▶ ЗАДАНИЯ К ВЫПОЛНЕНИЮ:
1. Воспроизведите дословно отрывок из текста о Сине и Чхве. Начните с фрагмента со словами «В обстановке, где» и остановитесь после слов «глубже, разгорелась вновь.».
2. Продолжите текст о Сине и Чхве, начав сразу после его последнего предложения.

▶ ПРЕДОСТАВЛЕННЫЙ ТЕКСТ:
++++

25. Прямо как в европейском кино
В следующие три года, вместе работая, Син и Чхве полюбили друг друга снова – если и можно сказать, что некогда их любовь угасала.
В обстановке, где у обоих не было ничего, они стали друг для друга всем. Они держались друг за друга, чтобы не сойти с ума и не сбиться с пути, они были друг для друга последними ниточками, которые связывали их с прошлым. Но эту взаимную нужду диктовали не только обстоятельства. В тюрьме Син изменился, научился смотреть на мир шире. Возможно, впервые в жизни осознал, что он не пуп земли. Эго укротилось, дерзость, упрямство и эгоизм поубавились, и со временем Чхве вновь привязалась к человеку, который был се идеалом самоотдачи, таланта, юмора и силы. Пять лет они изо дня в день скучали друг о друге и друг за друга боялись, затем вместе оказались в ситуации, где у обоих были лишь они одни, и их любовь, став только глубже, разгорелась вновь.

++++

▶ ИСХОДНЫЕ ДАННЫЕ:
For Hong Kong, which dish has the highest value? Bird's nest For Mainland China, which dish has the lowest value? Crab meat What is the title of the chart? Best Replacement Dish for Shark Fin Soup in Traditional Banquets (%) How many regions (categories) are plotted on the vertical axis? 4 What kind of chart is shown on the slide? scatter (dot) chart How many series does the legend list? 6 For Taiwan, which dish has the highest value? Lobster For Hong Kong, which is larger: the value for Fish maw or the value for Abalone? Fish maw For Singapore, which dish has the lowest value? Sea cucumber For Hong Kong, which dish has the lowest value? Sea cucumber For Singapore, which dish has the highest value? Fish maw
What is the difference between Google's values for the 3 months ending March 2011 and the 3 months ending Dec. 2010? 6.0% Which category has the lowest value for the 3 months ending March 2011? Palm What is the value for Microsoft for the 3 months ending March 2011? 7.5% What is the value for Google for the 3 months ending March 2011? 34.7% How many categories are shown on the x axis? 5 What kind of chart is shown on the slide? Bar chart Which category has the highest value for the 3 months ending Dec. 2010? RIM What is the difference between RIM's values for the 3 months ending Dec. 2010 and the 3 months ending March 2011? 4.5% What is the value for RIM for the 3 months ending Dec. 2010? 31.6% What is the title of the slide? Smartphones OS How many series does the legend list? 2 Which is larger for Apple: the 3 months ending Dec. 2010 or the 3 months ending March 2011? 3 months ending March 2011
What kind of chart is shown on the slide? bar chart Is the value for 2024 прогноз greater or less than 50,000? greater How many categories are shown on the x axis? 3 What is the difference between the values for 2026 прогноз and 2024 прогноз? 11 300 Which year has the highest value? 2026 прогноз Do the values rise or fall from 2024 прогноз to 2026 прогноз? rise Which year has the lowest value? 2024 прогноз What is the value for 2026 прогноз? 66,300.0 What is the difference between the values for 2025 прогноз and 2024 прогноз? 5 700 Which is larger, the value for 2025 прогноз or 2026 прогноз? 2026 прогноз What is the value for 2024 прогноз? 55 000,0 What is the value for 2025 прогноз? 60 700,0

++++

▶ ОТВЕТЫ К ЗАДАНИЯМ:
1.
В обстановке, где у обоих не было ничего, они стали друг для друга всем. Они держались друг за друга, чтобы не сойти с ума и не сбиться с пути, они были друг для друга последними ниточками, которые связывали их с прошлым. Но эту взаимную нужду диктовали не только обстоятельства. В тюрьме Син изменился, научился смотреть на мир шире. Возможно, впервые в жизни осознал, что он не пуп земли. Эго укротилось, дерзость, упрямство и эгоизм поубавились, и со временем Чхве вновь привязалась к человеку, который был се идеалом самоотдачи, таланта, юмора и силы. Пять лет они изо дня в день скучали друг о друге и друг за друга боялись, затем вместе оказались в ситуации, где у обоих были лишь они одни, и их любовь, став только глубже, разгорелась вновь.

2.
А вот Чхве Ик Кю теплых чувств к Син Сан Оку не питал. Сорокадевятилстний режиссер был состоявшимся профессионалом – он доказал это, управляя северокорейской киностудией и спродюсировав два крупнейших фильма Ким Чен Ира, – а теперь его понизили до няньки избалованного южнокорейского капиталиста. На площадке Чхве Ик Кю то и дело критиковал Сина – например, говорил ему так, чтобы слышала съемочная группа: «Такой ракурс лучше, чем ваш. Зачем вы снимаете с этого ракурса?» Когда Син ходил по площадке с режиссерским видоискателем и примеривался к разным кадрам, Чхве презрительно ухмылялся.
Как-то вечером корейцы ужинали после целого дня съемок на пражских улицах, и тут режиссер Чхве, слегка подшофе после неизбежных тостов за Ким Чен Ира и Ким Ир Сена, «встал и принялся расхаживать вдоль стола». Он сложил пальцы квадратом, будто смотрит в кадр, и заскакал туда-сюда, приседая и крутясь. Син сообразил, что его передразнивают.
– Что вы мельтешите? – ухмылялся северокореец. – Иностранцы смотрят, а вы нас позорите – носитесь туда-сюда, вечно камеру двигаете.
– Мне надо было, чтобы в кадр не попали современные дома и машины, – огрызнулся Син. – Действие происходит в тысяча девятьсот седьмом году. Приходится шевелиться, искать правильный ракурс.
Кроме того, прибавил он, может, в Северной Корее и принято снимать всю сцену одним планом, но в остальном мире операторская работа динамичнее, а планы и размеры кадра варьируются.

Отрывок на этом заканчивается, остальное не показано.